Orelhão público: Museu Telesp / Relatório Telebras 1985

A agricultora familiar conta que teve contato com o telefone, pela primeira vez, aos 35 anos. Hoje, aos 53 anos, tem ficado mais tempo na casa da cidade, onde estava acostumada com os orelhões como parte da vizinhança. A ficha de que não existiam mais orelhões pela rua caiu somente durante a entrevista. A expressão cair a ficha, inclusive, remete ao ato de colocar fichas no aparelho para ativar o crédito disponível para a ligação – em 1982, houve o surgimento dos cartões telefônicos, a partir da invenção do engenheiro brasileiro Nelson Guilherme Bardini. “Aqui os orelhões sumiram, mas fiz uma viagem recente ao Paraná e vi muitos deles bem conservados, bacana mesmo.”

Chamada a cobrar

Se você pudesse fazer uma chamada ao futuro para perguntar como anda a evolução do telefone, o que você imaginaria ouvir como resposta?

Em busca de previsões, Cleonice, Roseli e Lúcia enxergam que a grande invenção já está presente: o celular com internet. “A gente aperta ali, acabou de fechar a boca, a pessoa já tá respondendo a gente bem rapidinho, mas acho que vão vir coisas mais avançadas ainda no celular.”, diz Cleonice.

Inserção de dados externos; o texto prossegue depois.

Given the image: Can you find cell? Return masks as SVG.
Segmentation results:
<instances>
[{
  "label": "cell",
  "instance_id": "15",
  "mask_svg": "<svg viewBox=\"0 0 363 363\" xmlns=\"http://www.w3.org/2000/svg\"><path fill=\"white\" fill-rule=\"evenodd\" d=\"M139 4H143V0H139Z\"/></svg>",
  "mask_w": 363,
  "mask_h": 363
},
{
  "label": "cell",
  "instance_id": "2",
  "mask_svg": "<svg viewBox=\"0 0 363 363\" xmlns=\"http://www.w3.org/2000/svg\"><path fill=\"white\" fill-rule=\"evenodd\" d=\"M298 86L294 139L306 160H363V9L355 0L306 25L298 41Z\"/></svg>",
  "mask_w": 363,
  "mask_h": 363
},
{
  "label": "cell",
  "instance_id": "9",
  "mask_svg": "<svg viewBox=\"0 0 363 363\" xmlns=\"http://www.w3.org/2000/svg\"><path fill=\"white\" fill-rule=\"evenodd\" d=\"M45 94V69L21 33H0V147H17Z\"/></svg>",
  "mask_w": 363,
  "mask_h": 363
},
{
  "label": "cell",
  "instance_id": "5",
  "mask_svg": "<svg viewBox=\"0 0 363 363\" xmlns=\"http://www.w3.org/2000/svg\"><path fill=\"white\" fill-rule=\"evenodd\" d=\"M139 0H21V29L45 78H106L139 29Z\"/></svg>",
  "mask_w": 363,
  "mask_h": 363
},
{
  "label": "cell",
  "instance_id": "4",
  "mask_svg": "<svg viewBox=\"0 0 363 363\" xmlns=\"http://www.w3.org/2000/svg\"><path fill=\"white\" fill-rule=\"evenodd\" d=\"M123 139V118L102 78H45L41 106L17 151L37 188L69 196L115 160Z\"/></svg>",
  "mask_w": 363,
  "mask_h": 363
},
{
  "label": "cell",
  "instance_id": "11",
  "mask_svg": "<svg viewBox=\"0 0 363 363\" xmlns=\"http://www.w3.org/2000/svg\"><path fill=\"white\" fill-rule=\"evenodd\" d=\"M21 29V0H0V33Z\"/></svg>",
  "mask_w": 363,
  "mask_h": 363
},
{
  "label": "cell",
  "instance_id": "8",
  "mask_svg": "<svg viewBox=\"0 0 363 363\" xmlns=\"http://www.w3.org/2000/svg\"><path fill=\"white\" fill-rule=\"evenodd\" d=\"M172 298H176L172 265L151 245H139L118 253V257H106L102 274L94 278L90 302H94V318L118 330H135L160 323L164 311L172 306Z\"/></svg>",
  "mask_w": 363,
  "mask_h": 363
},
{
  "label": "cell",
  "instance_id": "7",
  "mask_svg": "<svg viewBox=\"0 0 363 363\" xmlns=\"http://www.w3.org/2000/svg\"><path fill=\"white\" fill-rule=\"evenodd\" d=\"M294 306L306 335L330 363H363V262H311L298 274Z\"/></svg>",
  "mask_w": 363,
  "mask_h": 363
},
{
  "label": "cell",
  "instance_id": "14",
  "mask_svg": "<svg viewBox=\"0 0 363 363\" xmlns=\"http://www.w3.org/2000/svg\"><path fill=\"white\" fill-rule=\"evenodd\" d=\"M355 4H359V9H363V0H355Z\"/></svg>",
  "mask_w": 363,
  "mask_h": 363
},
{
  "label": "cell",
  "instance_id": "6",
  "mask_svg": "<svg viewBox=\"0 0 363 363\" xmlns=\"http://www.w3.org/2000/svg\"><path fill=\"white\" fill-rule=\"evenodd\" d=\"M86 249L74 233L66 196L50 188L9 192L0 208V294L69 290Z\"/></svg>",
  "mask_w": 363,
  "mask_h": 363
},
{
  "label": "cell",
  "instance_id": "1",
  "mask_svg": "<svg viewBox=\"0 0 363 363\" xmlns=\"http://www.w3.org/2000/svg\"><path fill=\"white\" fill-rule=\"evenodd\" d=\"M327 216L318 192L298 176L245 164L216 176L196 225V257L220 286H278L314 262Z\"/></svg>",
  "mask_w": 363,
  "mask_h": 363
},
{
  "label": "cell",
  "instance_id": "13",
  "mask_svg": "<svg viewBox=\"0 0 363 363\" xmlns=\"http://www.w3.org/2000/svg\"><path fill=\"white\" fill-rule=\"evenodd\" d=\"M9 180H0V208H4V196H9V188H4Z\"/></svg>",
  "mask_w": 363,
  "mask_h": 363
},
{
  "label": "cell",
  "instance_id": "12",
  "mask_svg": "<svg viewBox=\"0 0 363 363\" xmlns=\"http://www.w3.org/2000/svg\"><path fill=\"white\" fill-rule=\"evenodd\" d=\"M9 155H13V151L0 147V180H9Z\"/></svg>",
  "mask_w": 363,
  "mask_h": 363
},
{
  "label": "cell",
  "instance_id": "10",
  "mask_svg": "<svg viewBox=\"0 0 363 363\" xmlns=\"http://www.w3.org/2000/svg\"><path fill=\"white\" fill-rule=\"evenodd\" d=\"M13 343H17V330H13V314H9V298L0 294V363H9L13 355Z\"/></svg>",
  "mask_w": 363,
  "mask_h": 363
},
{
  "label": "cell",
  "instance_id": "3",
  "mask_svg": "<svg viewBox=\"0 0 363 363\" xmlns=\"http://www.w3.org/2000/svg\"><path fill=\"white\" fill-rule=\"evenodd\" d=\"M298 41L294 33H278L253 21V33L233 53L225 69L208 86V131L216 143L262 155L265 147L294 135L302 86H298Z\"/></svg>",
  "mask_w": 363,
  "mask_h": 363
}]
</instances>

No caso de Lúcia, ela afirma que a idade e os avanços dificultam um pouco. “Os idosos têm dificuldade de apertar um botão ali, aqui. Agendar vacina, INSS é difícil. No meu caso, fui entrando nas novas tecnologias quase que automaticamente. Mas prefiro estar com as pessoas, adorava quando tinha a revista impressa”. Cleonice também concorda que a tecnologia tem ajudado a diminuir o contato humano. Para o futuro, ela não duvida que um dia nem aparelho existirá. “Seremos chipados”, ri digitalmente com vários “kkk” para acompanhar.

Enquanto o futuro não chega para tirar à prova as previsões, o passado continua preservado tanto nas memórias de Cleonice, Lúcia e Roseli, quanto em museus e reportagens. Em junho de 2011, o videorrepórter Rodrigo Leitão entrevistou o sexagenário Hélio Forte. Na época, aos 66 anos, Hélio vendia, comprava, consertava, restaurava e também fabricava telefones com design original ou réplicas sob demanda. A trajetória de Hélio mostrava o quanto sua paixão e vaidade com os aparelhos o havia transformado em um “mestre dos telefones”.

“Os primeiros telefones, de 1880, 1890, vinham muito arrebentados. E meu prazer era restaurar e aprender também, porque mexendo você ficava conhecendo as peças…Hoje eu sou considerado um dos melhores do Brasil”, disse o restaurador na ocasião da entrevista.

Infelizmente, seu Hélio faleceu em 2015 e sua loja em São Paulo foi fechada permanentemente. “Ele já saiu daqui para outro plano. Não deixemos de agradecê-lo de alguma forma”, comenta Rodrigo, na expectativa de que o vídeo que produziu possa contribuir com a memória e homenageá-lo postumamente.